**Goal:** Lay out the records as a Markdown table with the columns Row and Line, covering only the lines from the one with "Is flower headdress" through the end of the records, both included. Give each line its own numbered row and leave out blank lines.

START Material provided

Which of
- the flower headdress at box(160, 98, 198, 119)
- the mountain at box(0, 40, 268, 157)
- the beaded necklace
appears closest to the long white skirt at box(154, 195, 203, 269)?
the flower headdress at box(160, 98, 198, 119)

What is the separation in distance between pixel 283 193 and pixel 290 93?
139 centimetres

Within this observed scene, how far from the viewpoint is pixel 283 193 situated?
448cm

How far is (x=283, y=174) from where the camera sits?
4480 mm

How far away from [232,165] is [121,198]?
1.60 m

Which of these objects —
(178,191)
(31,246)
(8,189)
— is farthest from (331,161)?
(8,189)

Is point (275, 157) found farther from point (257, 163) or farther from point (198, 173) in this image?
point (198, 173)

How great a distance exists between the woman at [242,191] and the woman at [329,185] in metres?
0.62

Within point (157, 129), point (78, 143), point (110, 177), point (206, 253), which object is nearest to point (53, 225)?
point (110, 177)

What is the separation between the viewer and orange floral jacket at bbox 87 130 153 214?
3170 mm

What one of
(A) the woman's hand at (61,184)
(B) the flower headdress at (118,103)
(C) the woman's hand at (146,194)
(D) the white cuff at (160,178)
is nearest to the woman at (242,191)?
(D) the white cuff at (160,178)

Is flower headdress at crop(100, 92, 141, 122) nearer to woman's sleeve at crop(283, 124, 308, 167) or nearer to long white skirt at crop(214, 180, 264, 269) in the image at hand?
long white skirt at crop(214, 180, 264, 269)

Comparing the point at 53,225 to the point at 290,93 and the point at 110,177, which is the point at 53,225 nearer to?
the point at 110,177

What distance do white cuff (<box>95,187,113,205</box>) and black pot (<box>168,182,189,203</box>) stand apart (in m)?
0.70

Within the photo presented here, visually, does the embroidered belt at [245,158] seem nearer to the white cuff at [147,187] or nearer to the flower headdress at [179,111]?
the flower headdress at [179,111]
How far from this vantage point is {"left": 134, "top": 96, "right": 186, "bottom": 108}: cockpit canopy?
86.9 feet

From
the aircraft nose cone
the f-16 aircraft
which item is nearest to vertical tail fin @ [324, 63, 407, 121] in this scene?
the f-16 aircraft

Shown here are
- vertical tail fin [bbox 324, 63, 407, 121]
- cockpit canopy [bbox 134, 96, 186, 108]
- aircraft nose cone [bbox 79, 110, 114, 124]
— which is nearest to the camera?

END Material provided

**Task solution:**
| Row | Line |
|---|---|
| 1 | Is flower headdress at crop(100, 92, 141, 122) nearer to woman's sleeve at crop(283, 124, 308, 167) or nearer to long white skirt at crop(214, 180, 264, 269) in the image at hand? |
| 2 | long white skirt at crop(214, 180, 264, 269) |
| 3 | Comparing the point at 53,225 to the point at 290,93 and the point at 110,177, which is the point at 53,225 nearer to? |
| 4 | the point at 110,177 |
| 5 | What distance do white cuff (<box>95,187,113,205</box>) and black pot (<box>168,182,189,203</box>) stand apart (in m)? |
| 6 | 0.70 |
| 7 | Within the photo presented here, visually, does the embroidered belt at [245,158] seem nearer to the white cuff at [147,187] or nearer to the flower headdress at [179,111]? |
| 8 | the flower headdress at [179,111] |
| 9 | How far from this vantage point is {"left": 134, "top": 96, "right": 186, "bottom": 108}: cockpit canopy? |
| 10 | 86.9 feet |
| 11 | From |
| 12 | the aircraft nose cone |
| 13 | the f-16 aircraft |
| 14 | which item is nearest to vertical tail fin @ [324, 63, 407, 121] in this scene? |
| 15 | the f-16 aircraft |
| 16 | Shown here are |
| 17 | - vertical tail fin [bbox 324, 63, 407, 121] |
| 18 | - cockpit canopy [bbox 134, 96, 186, 108] |
| 19 | - aircraft nose cone [bbox 79, 110, 114, 124] |
| 20 | — which is nearest to the camera? |